XMLSecurityProvider is used for encrypting and signing the XML data.
The Configuration Property sheet (CPS) provides an option to choose elements for encryption/decryption.
Configuration and Testing
Interaction Configuration
The component has the following attributes which can be configured from the CPS. Figure 1 illustrates the panel with Expert Properties enabled.
Figure 1: Configurable properties of XMLSecurityProvider component
Mode
Operations available in the component. The modes available are described in the table below.
Mode | Description |
---|---|
ENCRYPT | Used to encrypt the data with given credentials using host certificate. |
DECRYPT | Used to decrypt the selected elements by the hosts private key. |
SIGN | Creates signature using private key. |
VERIFY | Used to verify the authenticity of the received message,you need partner certificate for verification. |
SIGN_ENCRYPT | Encrypts the data and produces the signature. |
VERIFY | Verifies if the signature is received from the authenticated source. If the file does not come from the expected source, that is, if the signature does not match or if it is tampered, an error gets logged. |
DECRYPT_VERIFY | Decrypts the data and verifies the signature received. |
Encryption Algorithm
Algorithm to be used for encrypting data.
Signing Algorithm
Algorithm to be used for Signing the data.
Host Private Key Password
Password for the private key.
Host Store Password
Password for the keystore used.
Host KeyStore Alias
Alias name given for the keypair entry in the keystore.
Host KeyStore
Keystore path which contains KeyPair.
Partner Certificate
PartnerCertificate path representing the alias.
Encryption Key Length
Length of the encryption key to be generated.
Encryption Key Algorithm
The private key is encrypted once again to strengthen the security measures.This is the algorithm which is to be used for encrypting the private key.

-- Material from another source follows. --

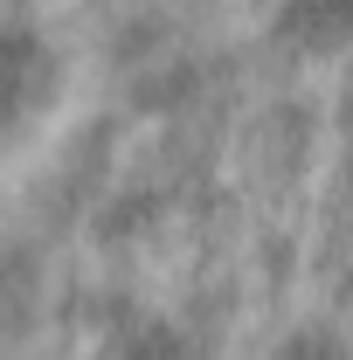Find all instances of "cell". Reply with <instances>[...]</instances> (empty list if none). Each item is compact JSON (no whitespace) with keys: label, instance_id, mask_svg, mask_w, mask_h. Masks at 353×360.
<instances>
[{"label":"cell","instance_id":"cell-1","mask_svg":"<svg viewBox=\"0 0 353 360\" xmlns=\"http://www.w3.org/2000/svg\"><path fill=\"white\" fill-rule=\"evenodd\" d=\"M56 90V49L28 28H0V125L28 118Z\"/></svg>","mask_w":353,"mask_h":360},{"label":"cell","instance_id":"cell-2","mask_svg":"<svg viewBox=\"0 0 353 360\" xmlns=\"http://www.w3.org/2000/svg\"><path fill=\"white\" fill-rule=\"evenodd\" d=\"M270 35L298 56H340L353 49V0H277Z\"/></svg>","mask_w":353,"mask_h":360}]
</instances>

Key Transportation Algorithm
Transport Algorithm takes a different approach that provides higher security assurance, by encrypting a random integer with the recipient's public key, and using a symmetric key-wrapping scheme to encrypt the keying data.
Input Schema
Schema used for generating XML data.
Output Schema
Schema for the output message.
Input Elements to Encrypt/Decrypt
Drag and drop the elements from the generated XML structure.These elements will be used for encryption and signing.
Functional Demonstration
In the flow shown in the figure below, XMLSecurityProvider1 is configured with SIGN_ENCRYPT and XMLSecurityProvider2 is configured with DECRYPT_VERIFY. The Input XML is fed-in using the Feeder component. Display components are connected in such a way that the encrypted data from XMLSecurityProvider1 gets displayed in Encrypted display component and decrypted data from XMLSecurityProvider2 gets displayed in Decrypted display component.

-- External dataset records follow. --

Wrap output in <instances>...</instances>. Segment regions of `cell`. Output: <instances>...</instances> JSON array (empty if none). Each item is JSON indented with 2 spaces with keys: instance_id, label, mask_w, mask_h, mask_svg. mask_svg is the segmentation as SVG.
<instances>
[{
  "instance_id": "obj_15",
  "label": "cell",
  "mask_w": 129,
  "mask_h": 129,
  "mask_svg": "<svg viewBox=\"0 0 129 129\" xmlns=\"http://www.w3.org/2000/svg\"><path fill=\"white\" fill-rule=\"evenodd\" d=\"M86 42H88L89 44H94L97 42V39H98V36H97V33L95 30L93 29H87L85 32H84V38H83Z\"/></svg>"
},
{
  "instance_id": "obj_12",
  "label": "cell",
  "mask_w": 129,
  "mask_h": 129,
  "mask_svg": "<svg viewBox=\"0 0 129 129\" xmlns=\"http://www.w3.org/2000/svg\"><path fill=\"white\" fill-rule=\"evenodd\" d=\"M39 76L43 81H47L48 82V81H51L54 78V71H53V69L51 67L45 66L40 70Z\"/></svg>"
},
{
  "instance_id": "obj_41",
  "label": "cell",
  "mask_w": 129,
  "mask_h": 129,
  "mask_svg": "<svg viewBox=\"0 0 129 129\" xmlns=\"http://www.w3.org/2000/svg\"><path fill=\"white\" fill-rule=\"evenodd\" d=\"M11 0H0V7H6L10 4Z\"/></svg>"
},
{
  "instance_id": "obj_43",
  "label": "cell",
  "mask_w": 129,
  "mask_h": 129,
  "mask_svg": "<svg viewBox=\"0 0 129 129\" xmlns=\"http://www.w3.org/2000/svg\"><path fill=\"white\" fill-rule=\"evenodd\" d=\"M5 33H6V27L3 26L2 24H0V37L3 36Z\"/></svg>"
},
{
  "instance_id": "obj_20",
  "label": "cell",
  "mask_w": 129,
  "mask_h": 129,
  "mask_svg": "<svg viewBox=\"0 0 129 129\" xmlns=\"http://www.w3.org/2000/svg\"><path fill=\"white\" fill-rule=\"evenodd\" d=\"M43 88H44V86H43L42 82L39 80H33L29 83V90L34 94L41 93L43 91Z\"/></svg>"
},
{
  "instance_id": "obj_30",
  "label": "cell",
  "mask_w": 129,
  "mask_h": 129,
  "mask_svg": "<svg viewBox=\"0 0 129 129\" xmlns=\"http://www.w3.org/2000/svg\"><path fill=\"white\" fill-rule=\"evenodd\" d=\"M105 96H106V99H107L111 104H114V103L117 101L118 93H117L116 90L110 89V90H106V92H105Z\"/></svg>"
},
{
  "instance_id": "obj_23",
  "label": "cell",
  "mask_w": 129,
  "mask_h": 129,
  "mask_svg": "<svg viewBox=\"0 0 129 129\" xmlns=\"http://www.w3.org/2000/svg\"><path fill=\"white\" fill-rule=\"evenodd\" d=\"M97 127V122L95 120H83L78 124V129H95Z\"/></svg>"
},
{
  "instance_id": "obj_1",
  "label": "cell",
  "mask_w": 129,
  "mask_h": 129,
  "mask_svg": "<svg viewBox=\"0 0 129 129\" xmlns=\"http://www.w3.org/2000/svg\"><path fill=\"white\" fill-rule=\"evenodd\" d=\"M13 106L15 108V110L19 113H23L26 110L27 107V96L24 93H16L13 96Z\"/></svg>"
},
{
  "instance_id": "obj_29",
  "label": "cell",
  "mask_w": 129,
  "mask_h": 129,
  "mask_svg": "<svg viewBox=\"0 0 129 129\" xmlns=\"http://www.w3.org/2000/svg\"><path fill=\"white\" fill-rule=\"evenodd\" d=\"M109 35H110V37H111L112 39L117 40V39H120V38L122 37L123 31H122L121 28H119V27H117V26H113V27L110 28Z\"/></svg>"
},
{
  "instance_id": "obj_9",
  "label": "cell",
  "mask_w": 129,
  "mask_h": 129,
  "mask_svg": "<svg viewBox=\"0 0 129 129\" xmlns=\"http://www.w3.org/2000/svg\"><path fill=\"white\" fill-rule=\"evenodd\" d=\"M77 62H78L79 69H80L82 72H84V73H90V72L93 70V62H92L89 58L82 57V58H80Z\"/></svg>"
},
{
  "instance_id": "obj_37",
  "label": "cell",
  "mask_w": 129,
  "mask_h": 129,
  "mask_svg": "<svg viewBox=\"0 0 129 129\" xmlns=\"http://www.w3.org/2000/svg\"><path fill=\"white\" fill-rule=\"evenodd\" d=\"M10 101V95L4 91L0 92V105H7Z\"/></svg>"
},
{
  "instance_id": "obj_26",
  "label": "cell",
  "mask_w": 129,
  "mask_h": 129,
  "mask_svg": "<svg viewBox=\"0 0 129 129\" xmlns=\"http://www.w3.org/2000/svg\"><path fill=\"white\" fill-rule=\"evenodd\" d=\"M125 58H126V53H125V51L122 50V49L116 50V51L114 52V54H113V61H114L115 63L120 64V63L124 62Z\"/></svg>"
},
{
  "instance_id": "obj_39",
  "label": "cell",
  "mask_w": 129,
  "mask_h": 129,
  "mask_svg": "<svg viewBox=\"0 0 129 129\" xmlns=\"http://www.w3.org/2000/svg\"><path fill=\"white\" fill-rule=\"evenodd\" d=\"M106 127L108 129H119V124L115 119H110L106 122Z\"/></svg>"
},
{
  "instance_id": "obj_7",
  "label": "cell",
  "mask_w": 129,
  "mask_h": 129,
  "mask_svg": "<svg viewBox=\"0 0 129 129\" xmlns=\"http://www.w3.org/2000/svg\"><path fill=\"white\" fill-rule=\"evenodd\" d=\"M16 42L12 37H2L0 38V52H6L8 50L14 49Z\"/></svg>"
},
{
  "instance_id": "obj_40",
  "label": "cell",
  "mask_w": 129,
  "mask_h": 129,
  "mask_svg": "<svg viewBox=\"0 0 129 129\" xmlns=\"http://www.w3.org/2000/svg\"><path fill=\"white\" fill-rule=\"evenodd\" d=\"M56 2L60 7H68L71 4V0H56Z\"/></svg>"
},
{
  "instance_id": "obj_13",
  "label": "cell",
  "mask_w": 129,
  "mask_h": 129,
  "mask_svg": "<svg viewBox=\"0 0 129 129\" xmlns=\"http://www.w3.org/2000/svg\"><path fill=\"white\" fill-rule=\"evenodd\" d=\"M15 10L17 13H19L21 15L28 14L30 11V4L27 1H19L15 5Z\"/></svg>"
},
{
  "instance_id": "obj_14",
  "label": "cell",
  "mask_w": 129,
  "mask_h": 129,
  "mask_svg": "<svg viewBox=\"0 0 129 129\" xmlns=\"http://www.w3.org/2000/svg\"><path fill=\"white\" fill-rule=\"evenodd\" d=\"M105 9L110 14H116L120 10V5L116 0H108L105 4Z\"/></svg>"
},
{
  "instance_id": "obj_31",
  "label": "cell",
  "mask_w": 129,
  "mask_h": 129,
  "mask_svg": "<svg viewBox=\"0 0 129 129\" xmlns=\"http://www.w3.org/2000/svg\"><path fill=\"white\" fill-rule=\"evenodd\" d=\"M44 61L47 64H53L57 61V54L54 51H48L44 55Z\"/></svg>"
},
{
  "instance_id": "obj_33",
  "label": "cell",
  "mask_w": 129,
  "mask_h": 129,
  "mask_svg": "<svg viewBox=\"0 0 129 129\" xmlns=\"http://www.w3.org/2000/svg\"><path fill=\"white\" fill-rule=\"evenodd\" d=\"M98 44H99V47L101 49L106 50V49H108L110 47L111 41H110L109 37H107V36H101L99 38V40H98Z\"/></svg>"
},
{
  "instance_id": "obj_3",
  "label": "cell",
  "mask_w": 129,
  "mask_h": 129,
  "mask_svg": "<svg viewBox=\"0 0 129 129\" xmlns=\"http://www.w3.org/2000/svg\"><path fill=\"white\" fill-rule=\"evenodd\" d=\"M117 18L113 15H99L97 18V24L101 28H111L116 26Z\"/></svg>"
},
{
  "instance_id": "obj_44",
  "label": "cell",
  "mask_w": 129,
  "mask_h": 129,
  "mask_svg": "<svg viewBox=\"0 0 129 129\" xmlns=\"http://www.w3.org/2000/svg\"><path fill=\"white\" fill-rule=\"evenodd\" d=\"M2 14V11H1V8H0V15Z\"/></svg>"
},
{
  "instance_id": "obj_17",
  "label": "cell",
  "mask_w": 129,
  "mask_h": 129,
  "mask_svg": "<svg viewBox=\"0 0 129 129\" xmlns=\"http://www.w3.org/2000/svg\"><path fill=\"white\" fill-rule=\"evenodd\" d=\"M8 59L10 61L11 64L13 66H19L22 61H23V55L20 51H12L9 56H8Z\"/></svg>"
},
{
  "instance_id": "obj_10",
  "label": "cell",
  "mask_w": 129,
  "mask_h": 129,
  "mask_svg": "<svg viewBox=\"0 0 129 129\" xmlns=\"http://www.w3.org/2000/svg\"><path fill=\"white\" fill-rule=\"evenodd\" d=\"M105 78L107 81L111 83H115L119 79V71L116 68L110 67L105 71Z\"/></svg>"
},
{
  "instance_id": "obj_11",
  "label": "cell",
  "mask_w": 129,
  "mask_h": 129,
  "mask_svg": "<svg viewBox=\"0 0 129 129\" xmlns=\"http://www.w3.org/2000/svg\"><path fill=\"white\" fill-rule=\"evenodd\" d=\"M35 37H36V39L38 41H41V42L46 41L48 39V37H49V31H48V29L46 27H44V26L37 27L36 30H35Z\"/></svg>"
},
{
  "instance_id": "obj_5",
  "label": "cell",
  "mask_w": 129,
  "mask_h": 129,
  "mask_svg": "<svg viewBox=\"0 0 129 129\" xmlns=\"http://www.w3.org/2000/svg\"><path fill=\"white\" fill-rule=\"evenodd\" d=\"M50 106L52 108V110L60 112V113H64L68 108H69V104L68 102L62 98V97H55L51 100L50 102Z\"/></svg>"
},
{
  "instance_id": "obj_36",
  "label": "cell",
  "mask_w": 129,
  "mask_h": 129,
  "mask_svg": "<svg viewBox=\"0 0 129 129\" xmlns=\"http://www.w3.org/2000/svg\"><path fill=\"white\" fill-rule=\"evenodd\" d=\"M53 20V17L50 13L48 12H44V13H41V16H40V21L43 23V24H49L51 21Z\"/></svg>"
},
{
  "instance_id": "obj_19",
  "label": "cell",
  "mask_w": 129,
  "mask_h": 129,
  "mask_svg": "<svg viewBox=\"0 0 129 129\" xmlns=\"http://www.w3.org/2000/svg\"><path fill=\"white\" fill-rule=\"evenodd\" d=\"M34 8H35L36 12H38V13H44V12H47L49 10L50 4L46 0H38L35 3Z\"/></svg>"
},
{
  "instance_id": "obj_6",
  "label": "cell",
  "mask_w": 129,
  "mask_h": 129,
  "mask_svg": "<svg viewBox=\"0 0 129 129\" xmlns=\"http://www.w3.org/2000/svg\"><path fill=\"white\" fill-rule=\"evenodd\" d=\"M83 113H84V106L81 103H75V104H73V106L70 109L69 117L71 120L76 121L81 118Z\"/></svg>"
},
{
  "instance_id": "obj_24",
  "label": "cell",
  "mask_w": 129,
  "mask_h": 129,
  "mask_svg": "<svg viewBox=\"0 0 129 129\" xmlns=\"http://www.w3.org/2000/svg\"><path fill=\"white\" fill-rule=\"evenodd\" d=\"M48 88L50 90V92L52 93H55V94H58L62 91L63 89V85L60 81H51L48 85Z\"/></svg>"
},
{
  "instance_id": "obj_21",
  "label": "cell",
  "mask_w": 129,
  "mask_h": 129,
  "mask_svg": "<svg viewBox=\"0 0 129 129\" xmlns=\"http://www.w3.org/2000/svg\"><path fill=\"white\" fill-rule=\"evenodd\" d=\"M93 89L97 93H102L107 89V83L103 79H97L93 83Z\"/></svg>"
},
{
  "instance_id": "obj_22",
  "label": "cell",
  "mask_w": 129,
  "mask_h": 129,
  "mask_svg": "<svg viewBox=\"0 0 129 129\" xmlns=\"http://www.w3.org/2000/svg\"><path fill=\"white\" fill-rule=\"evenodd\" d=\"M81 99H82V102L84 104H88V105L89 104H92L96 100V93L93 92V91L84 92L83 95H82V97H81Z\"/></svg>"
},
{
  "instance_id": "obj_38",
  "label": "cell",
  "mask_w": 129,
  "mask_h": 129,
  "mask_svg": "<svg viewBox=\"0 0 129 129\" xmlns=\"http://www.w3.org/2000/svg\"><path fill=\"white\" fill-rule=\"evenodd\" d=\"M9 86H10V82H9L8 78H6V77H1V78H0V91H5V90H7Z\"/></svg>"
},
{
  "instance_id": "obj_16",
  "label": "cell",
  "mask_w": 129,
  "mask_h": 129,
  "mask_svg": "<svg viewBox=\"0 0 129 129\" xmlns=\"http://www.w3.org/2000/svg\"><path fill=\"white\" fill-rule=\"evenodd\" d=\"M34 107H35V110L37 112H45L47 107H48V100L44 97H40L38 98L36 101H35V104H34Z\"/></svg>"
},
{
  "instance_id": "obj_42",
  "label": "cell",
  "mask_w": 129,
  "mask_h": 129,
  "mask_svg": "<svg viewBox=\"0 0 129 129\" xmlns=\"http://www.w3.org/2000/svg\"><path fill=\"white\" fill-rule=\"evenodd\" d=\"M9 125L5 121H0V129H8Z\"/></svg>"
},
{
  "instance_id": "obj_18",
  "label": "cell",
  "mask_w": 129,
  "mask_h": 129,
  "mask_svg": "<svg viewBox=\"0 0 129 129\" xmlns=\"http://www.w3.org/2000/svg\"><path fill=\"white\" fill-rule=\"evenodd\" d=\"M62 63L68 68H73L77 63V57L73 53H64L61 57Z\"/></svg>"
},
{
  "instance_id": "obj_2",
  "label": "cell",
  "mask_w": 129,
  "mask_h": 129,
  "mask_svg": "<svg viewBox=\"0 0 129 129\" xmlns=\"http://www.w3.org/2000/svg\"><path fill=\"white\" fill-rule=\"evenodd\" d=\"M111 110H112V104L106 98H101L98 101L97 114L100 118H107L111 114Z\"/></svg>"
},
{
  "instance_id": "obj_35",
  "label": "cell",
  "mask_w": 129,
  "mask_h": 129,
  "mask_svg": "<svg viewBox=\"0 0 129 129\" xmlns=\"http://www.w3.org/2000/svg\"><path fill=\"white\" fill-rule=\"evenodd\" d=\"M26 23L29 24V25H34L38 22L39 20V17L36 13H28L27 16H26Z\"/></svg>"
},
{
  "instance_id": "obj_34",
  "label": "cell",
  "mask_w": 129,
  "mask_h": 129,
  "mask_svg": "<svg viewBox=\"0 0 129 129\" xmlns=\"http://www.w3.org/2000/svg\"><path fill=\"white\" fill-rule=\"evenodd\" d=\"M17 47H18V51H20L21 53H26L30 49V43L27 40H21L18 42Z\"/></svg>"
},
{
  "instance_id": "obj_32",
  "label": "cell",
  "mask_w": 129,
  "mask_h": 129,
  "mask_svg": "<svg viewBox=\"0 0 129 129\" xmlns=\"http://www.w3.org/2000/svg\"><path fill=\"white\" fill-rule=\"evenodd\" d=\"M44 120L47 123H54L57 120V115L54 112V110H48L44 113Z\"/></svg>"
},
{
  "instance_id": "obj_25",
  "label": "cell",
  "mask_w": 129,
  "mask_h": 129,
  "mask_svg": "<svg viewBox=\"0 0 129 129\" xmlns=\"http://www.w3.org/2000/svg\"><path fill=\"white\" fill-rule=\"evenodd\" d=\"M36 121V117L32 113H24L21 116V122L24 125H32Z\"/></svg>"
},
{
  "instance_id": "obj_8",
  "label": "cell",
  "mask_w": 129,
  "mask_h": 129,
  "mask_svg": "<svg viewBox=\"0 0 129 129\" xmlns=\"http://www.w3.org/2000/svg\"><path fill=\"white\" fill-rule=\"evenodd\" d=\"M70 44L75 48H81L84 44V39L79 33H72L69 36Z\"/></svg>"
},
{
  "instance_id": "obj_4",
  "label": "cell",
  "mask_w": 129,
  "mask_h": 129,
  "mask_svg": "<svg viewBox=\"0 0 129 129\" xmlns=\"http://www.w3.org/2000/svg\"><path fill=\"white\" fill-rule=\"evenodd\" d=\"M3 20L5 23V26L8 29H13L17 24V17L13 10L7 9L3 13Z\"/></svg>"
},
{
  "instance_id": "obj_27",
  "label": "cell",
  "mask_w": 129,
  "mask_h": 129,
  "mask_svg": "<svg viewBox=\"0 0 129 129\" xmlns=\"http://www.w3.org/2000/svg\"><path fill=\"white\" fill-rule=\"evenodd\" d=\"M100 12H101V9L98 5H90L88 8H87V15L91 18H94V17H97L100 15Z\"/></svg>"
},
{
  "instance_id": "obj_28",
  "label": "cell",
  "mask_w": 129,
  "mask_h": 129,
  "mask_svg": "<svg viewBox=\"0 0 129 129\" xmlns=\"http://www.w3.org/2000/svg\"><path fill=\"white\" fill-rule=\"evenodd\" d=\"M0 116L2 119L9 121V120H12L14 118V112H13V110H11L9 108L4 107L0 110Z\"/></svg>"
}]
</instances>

Title element is selected for encryption in the following scenario.
Input
Below is the Input XML.
Output
Encrypted Output
The encrypted output for the input XML provided is as shown in the figure below.

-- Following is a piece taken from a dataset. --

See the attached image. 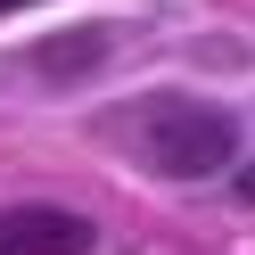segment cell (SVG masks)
<instances>
[{"instance_id": "obj_2", "label": "cell", "mask_w": 255, "mask_h": 255, "mask_svg": "<svg viewBox=\"0 0 255 255\" xmlns=\"http://www.w3.org/2000/svg\"><path fill=\"white\" fill-rule=\"evenodd\" d=\"M91 222L66 206H8L0 214V255H83Z\"/></svg>"}, {"instance_id": "obj_3", "label": "cell", "mask_w": 255, "mask_h": 255, "mask_svg": "<svg viewBox=\"0 0 255 255\" xmlns=\"http://www.w3.org/2000/svg\"><path fill=\"white\" fill-rule=\"evenodd\" d=\"M99 58H107V25H83L74 41H41L33 66H41V74H91Z\"/></svg>"}, {"instance_id": "obj_4", "label": "cell", "mask_w": 255, "mask_h": 255, "mask_svg": "<svg viewBox=\"0 0 255 255\" xmlns=\"http://www.w3.org/2000/svg\"><path fill=\"white\" fill-rule=\"evenodd\" d=\"M239 198H247V206H255V165H247V173H239Z\"/></svg>"}, {"instance_id": "obj_5", "label": "cell", "mask_w": 255, "mask_h": 255, "mask_svg": "<svg viewBox=\"0 0 255 255\" xmlns=\"http://www.w3.org/2000/svg\"><path fill=\"white\" fill-rule=\"evenodd\" d=\"M0 8H33V0H0Z\"/></svg>"}, {"instance_id": "obj_1", "label": "cell", "mask_w": 255, "mask_h": 255, "mask_svg": "<svg viewBox=\"0 0 255 255\" xmlns=\"http://www.w3.org/2000/svg\"><path fill=\"white\" fill-rule=\"evenodd\" d=\"M132 148L165 181H206V173H222L239 156V124L222 107H206V99H156V107H140Z\"/></svg>"}]
</instances>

Notice that dsig:Signature tag consists of algorithm digest data and all the algorithms used for operations. These would be collected by the receiver to extract the digest and verify the things. Title is encrypted as it was selected for encryption.
Decrypted Output
The final Decrypted and verified (successful) output is displayed in the Decrypted display. The value of Title gets retrieved back.